Google has announced that it may end its four-year presence here after discovering an attack on its corporate infrastructure originating from China.
Chinese authorities were seeking more information on Google's comments, an official with the country's State Council Information said in an interview today with the Xinhua news agency.
"It is still hard to say whether Google will quit China or not," the official said. "Nobody knows."
Reaction to the news on Chinese Internet sites has been mixed. One "netizen" wrote, "If Google leaves, all we have left is Baidu, which is trash. Please don't go!" While another simply wrote, "Just get out."
Baidu is a Chinese search engine.
At Google's Beijing headquarters, a dozen locals reportedly laid flowers on the Google sign at the entrance as a sign of support for the firm.
Chinese hackers apparently targeted the Gmail accounts of Chinese human rights activists within China and abroad in the United States and Europe. Google said the hacking resulted in the theft of intellectual property from Google and targeted at least 20 other large companies from the Internet, finance, technology, media and chemical sectors.
"We have taken the unusual step of sharing information about these attacks with a broad audience not just because of the security and human rights implications of what we have unearthed, but also because this information goes to the heart of a much bigger global debate about freedom of speech," said David Drummond, a senior vice president at Google.
When Google launched in China in 2004, it agreed to censor some search results, a requirement of the Communist government here, leading to widespread criticism that Google was betraying its own company motto, "don't be evil."
Here in China, many Web sites such as Facebook, Twitter and YouTube are impossible to access.
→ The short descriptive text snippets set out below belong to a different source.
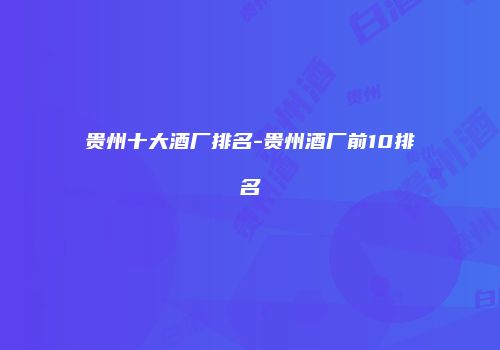 贵州十大酒厂排名-贵州酒厂前10排名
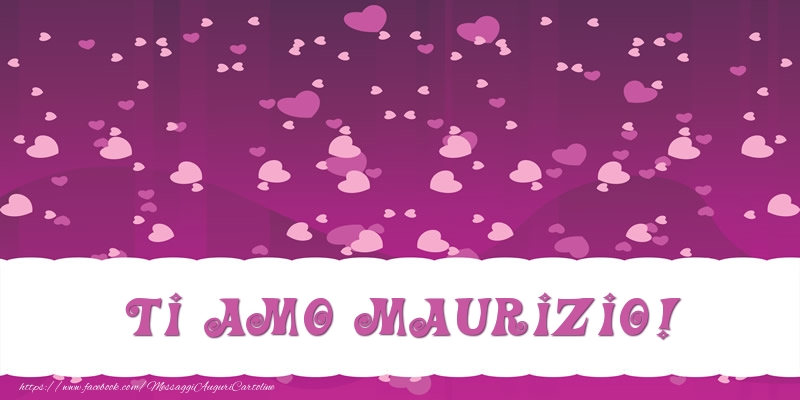 Cartoline d'amore - Cuore | Ti amo Maurizio!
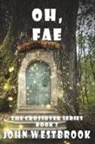 John Westbrook - Oh, Fae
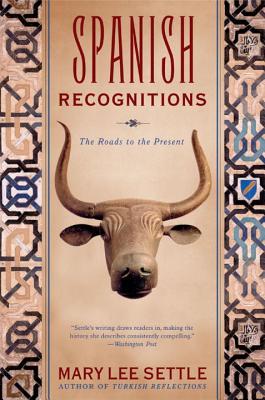 Spanish Recognitions: The Roads to the Present (Revised) - Settle, Mary Lee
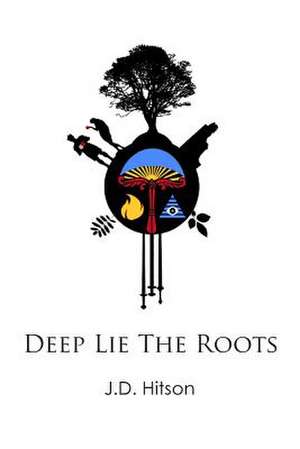 Deep Lie the Roots de J. D. Hitson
Searches for sensitive topics such as "Dalai Lama," "Tibet Independence" or "Falun Gong" usually come up blank. China's largest search engine, Baidu, is privately run but heavily censored. The country's censoring prowess is often dubbed "The Great Firewall of China."
Human Rights in China, a group that monitors civil liberties, said the recent attack should be a warning to other companies.
"This is a wake-up call to the international community about the real risks of doing business in China, especially in the information communications technology industry, an industry that is essential to the protection of freedom of expression and privacy rights, " said Sharon Hom, executive director of Human Rights in China.
Secretary of State Hillary Clinton said the United States is aware of the hacking incident and will "look to the Chinese government for an explanation. The ability to operate with confidence in cyberspace is critical in a modern society and economy."
As for Google's future in China, it faces a dilemma on whether to stick with its motto or choose to focus instead on its business plan. Google faces stiff competition from Microsoft globally. And in China, the world's most populous country, the Internet audience has soared from 10 million to 340 million in the past decade.